--- Selected text ---
Buswell's argument is complexly textured, and, in the course of

developing it, he not only quantitatively adds to our knowledge of the

development of early Chinese Ch'an but also qualitatively enriches our

understanding of it by introducing several important new dimensions. In

this regard, chapter two is especially impressive. In his treatment of

Wonhyo's biographies, Buswell ventures beyond the often narrow purview

of the buddhologist to explore the legendary and mythical themes

that locate the text within a Korean context; his analysis is sophisticated

and exciting. Overall, his four-chapter introduction to the tea clearly

establishes its importance for our understanding of the origins of Ch'an,

and, in so doing, Buswell makes at least four significant contributions.

--- Supplied records ---
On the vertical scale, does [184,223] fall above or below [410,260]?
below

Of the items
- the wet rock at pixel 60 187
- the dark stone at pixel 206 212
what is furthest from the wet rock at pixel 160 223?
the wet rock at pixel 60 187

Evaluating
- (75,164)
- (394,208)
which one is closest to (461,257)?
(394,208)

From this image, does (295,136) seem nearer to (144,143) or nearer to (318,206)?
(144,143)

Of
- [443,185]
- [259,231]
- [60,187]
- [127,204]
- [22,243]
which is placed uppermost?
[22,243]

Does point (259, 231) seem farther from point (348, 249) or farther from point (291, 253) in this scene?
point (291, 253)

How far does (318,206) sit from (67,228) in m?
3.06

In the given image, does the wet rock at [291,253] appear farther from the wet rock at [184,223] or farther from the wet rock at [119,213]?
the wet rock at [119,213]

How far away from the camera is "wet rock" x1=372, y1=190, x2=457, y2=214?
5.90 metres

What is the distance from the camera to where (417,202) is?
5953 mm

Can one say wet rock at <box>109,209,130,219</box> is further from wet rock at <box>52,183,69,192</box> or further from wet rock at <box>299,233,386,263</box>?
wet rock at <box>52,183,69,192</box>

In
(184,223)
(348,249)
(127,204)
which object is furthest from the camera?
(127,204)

--- Task directions ---
Extract the part of the passage on Buswell's Ch'an study starting at "Wonhyo's biographies, Buswell" and ending at "four significant contributions.". The items have no connection to the passage on Buswell's Ch'an study.

--- Complete answer ---
Wonhyo's biographies, Buswell ventures beyond the often narrow purview

of the buddhologist to explore the legendary and mythical themes

that locate the text within a Korean context; his analysis is sophisticated

and exciting. Overall, his four-chapter introduction to the tea clearly

establishes its importance for our understanding of the origins of Ch'an,

and, in so doing, Buswell makes at least four significant contributions.